My undergraduate was a double major in communication and film. I hear what you're saying. If you want to take more classes in other areas besides directing, then USC really is the best choice for you. Chapman's curriculum is more focused, and they leave only a few slots for additional electives, which fits me very well because I'm relatively confident in my basic knowledge of sound, design, editing, cinematography etc. In my personal opinion, I don't think you need to know all the technical details of every filmmaking department in order to be a good director. If you choose Chapman, I'm 100% sure you will learn what you need to know about all the different departments in filmmaking that is necessary for a director to know. And you can always take different classes, ask your classmates, or ask faculty about anything you're unsure about. If you disagree and really feel like you need more room to explore other departments in-depth, then certainly USC is a better pick for you. Its all subjective though and up to personal preference. That's just my two cents.


----------



## Johnella18 (Feb 21, 2020)

Okay folks series finale came early!
Chapman emailed me yesterday and told me I wasn't accepted into directing, but to consider my second choice-- the screenwriting MFA. Anybody else get something similar? I thought it strange to say we like you for our school  . . . but not for directing. Lol


----------



## jn0pe (Feb 22, 2020)

Does anyone know whether they interview Editing applicants? I haven't heard a thing from Chapman since submitting my materials.


----------



## Chris W (Feb 22, 2020)

jn0pe said:


> Does anyone know whether they interview Editing applicants? I haven't heard a thing from Chapman since submitting my materials.


Doesn't look like it from past applications:

https://www.filmschool.org/applications/?scf[School][1]=ChapmanEditing


----------



## Saay01 (Feb 29, 2020)

Hi guys! Does anyone have any idea if the directing people are done with their interviews? I didn't get an interview request from Chapman but I got from USC, NYU, Columbia and LMU. So I was wondering how does Chapman select their candidates. I spoke with the admission counselor and she told me that as long asI don't get a response from them saying I've been rejected, my application is still in consideration. She also said that all applicants don't have to give an interview but I'm still worried as Chapman is my first choice. I'm an international student from India so I'm not familiar with the whole process.


----------



## Saay01 (Feb 29, 2020)

Hi guys! Does anyone have any idea if the directing people are done with their interviews? I didn't get an interview request from Chapman but I got from USC, NYU, Columbia and LMU. So I was wondering how does Chapman select their candidates. I spoke with the admission counselor and she told me that as long asI don't get a response from them saying I've been rejected, my application is still in consideration. She also said that all applicants don't have to give an interview but I'm still worried as Chapman is my first choice. I'm an international student from India so I'm not familiar with the whole process.


----------



## Ep317 (Feb 29, 2020)

CHALLENGES:
**a)** Return everything in the film school thread from "## Johnella18 (Feb" down to "jn0pe (Feb 22, 2020)".
**b)** Sum up the film school thread in two sentences.

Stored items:
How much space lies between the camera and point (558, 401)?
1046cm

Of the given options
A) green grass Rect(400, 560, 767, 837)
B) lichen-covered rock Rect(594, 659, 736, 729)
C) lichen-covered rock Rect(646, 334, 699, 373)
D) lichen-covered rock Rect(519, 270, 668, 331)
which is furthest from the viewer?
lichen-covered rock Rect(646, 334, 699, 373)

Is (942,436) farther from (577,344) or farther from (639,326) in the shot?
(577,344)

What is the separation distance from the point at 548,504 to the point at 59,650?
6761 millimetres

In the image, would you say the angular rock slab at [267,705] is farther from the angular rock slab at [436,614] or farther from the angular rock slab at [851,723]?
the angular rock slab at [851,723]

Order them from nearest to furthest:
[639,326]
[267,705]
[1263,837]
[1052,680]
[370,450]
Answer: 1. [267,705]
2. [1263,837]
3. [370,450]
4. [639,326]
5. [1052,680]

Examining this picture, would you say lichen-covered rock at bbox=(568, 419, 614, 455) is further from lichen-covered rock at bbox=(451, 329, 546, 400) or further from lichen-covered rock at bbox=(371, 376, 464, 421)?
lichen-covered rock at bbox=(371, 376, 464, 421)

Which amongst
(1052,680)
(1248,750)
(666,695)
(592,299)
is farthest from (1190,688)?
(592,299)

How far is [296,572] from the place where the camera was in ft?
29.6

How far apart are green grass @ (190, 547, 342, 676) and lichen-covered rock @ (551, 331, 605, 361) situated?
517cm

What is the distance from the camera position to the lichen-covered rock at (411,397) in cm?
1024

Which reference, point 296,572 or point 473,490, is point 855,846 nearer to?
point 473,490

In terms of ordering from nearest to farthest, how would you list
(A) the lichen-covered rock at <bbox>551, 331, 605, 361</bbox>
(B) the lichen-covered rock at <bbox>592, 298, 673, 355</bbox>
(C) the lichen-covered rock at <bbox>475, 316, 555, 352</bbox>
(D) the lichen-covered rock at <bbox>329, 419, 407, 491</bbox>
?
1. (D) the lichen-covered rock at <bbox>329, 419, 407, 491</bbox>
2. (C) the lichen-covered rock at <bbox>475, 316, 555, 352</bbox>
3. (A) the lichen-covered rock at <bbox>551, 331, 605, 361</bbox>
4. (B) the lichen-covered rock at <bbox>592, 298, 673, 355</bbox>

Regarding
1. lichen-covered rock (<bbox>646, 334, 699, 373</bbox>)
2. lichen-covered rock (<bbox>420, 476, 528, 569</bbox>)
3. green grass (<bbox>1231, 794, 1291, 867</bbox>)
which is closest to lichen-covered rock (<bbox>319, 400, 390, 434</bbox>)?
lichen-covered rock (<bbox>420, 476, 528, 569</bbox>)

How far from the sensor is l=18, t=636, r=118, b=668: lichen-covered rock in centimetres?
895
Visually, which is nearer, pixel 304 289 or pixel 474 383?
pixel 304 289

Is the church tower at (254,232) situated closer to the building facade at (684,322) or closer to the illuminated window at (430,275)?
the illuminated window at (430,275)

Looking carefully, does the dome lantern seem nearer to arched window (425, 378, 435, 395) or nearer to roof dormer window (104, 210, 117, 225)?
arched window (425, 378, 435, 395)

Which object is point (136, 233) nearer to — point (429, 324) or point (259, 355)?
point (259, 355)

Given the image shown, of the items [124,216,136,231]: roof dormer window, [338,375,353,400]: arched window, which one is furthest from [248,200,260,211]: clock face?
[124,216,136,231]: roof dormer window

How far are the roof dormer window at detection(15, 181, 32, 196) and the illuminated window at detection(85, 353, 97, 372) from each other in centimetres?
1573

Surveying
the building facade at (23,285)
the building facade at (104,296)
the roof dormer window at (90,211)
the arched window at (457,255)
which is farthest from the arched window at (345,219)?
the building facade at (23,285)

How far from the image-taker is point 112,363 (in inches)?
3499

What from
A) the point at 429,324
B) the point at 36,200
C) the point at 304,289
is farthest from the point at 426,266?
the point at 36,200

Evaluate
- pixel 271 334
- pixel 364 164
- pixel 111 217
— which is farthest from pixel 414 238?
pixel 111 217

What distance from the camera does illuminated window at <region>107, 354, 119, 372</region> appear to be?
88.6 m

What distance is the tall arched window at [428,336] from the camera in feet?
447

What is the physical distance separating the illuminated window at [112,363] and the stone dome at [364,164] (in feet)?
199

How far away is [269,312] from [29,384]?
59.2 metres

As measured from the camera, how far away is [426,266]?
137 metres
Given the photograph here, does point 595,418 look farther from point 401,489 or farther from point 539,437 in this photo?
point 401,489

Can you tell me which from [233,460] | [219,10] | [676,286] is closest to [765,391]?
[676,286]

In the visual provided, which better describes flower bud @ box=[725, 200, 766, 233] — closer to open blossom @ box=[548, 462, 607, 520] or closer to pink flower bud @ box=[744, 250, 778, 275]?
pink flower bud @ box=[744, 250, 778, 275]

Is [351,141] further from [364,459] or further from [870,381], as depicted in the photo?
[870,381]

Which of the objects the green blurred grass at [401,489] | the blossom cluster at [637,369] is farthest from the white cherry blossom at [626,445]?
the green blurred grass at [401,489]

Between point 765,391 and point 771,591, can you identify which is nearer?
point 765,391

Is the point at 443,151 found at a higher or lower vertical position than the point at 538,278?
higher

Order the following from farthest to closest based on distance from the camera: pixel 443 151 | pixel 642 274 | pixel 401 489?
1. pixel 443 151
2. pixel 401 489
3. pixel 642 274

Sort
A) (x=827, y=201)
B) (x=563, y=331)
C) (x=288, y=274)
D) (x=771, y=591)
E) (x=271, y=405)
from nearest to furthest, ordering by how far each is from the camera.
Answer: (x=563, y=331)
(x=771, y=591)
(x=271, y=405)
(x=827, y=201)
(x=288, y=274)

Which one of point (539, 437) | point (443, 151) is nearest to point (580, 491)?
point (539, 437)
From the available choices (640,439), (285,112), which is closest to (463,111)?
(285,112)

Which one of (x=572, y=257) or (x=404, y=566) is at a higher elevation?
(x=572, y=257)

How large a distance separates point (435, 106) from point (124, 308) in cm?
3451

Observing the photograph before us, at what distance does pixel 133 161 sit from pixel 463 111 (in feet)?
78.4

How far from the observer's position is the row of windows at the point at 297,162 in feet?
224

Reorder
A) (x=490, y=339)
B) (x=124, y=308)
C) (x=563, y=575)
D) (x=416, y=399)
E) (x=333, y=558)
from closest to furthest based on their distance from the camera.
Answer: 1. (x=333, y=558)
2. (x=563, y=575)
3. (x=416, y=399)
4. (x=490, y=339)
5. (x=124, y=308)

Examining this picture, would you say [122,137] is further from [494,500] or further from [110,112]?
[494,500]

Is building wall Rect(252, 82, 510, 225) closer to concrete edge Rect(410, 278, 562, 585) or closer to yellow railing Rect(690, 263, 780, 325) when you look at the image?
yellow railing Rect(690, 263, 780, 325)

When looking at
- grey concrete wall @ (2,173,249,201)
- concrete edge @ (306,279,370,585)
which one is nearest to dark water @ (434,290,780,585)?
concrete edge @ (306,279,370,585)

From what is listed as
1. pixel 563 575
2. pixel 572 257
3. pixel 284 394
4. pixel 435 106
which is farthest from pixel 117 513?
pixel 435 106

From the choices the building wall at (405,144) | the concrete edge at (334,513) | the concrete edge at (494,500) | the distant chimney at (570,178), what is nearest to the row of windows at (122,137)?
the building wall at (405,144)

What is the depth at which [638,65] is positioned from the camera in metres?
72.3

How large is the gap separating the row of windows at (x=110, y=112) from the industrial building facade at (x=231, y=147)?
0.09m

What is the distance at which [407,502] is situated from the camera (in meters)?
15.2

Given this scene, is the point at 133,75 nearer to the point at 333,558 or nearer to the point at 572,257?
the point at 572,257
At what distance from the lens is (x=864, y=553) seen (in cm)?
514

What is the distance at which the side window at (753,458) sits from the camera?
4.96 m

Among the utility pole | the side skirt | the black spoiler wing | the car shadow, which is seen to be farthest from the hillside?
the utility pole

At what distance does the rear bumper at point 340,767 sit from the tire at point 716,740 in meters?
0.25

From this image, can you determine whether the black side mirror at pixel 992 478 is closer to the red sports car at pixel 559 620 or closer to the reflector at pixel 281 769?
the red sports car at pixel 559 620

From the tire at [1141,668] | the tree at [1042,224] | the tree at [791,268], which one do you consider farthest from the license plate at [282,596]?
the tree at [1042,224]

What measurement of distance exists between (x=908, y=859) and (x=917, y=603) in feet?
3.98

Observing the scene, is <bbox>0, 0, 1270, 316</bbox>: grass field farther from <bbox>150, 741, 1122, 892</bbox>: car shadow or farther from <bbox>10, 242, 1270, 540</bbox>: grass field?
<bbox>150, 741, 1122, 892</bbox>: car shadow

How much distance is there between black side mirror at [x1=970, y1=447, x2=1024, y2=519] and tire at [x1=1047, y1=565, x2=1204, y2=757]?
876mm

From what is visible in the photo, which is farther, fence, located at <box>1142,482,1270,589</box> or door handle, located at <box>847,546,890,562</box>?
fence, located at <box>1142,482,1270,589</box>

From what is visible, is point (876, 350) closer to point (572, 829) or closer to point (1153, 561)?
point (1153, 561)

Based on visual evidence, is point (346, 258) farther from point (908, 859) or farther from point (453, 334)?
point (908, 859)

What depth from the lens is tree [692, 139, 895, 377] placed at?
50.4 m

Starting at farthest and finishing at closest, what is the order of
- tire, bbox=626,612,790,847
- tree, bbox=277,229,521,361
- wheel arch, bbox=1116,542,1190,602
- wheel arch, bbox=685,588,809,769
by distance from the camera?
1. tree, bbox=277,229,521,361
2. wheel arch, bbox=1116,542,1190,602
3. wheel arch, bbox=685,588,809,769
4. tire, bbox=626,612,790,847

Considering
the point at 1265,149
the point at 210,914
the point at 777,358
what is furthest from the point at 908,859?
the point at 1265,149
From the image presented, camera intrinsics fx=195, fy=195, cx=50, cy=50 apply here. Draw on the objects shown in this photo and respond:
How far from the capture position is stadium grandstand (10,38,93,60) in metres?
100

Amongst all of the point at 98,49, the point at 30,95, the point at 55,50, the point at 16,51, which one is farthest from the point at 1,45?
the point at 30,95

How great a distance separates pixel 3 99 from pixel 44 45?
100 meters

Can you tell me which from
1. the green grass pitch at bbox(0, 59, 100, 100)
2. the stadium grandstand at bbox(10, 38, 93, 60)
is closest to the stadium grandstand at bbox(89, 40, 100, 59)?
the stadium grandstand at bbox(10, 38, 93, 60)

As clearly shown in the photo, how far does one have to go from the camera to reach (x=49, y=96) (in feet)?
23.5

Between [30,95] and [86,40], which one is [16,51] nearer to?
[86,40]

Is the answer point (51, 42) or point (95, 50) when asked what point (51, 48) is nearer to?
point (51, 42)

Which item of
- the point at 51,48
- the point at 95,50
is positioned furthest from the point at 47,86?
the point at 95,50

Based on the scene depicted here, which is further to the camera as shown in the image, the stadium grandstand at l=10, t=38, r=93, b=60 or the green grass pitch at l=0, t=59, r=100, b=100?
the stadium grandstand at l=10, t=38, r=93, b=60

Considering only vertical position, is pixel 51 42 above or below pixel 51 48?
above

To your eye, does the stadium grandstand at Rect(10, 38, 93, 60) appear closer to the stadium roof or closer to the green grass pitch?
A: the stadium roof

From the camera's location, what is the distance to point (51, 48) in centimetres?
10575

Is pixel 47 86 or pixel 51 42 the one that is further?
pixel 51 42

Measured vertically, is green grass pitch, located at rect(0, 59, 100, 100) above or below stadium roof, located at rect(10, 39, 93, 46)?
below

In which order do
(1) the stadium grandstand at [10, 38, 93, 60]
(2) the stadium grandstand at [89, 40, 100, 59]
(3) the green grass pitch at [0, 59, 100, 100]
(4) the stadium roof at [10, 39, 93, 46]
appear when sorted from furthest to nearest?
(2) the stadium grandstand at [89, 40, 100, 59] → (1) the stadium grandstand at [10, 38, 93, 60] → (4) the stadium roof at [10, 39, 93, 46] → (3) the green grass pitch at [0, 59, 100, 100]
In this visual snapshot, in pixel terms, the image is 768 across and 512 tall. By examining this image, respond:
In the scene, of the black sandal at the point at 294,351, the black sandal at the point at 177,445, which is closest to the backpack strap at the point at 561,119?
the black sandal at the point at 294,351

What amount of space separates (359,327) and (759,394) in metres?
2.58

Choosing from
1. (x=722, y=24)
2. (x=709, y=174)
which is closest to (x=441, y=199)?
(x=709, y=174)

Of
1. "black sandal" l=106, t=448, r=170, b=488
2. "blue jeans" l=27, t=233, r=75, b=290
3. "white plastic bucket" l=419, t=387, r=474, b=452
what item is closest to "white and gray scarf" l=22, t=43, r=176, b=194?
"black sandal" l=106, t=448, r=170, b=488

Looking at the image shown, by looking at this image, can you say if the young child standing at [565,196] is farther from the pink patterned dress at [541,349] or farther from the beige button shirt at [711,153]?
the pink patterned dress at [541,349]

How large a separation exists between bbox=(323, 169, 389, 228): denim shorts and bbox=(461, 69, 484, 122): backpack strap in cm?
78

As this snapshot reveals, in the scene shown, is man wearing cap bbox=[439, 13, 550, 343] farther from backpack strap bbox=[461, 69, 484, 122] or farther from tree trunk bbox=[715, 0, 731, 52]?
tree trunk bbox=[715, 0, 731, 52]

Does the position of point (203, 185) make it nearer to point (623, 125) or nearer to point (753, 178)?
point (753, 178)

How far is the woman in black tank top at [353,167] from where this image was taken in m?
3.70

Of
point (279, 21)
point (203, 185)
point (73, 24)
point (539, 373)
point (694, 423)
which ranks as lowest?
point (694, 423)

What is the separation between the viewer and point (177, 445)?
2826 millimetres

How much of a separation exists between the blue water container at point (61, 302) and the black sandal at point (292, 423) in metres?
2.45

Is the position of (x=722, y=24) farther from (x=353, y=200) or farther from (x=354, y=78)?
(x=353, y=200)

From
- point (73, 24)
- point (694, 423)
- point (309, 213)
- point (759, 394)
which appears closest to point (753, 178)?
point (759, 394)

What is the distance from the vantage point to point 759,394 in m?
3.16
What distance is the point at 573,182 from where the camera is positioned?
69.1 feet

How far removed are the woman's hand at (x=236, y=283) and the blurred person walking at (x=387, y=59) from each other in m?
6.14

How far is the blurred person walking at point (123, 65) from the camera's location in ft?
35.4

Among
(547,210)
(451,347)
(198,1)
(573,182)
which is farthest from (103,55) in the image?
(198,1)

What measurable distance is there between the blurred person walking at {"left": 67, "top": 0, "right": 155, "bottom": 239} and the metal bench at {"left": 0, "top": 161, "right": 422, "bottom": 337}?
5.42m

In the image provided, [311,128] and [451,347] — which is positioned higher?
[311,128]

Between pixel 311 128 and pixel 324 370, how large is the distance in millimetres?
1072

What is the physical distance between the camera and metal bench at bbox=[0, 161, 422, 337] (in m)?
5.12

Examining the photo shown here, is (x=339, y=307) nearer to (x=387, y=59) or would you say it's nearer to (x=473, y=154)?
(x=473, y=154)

TASK-BY-TASK OUTPUTS:
**a)**
## Johnella18 (Feb 21, 2020)

Okay folks series finale came early!
Chapman emailed me yesterday and told me I wasn't accepted into directing, but to consider my second choice-- the screenwriting MFA. Anybody else get something similar? I thought it strange to say we like you for our school  . . . but not for directing. Lol


----------



## jn0pe (Feb 22, 2020)

**b)** One poster says USC is the better choice for someone who wants more classes outside directing, while Chapman's more focused curriculum still teaches a director what they need to know. Later posts report a Chapman rejection from directing with a suggestion to consider the screenwriting MFA, ask whether Chapman interviews Editing applicants, and describe an international student from India who is worried after getting no interview request from Chapman, their first choice.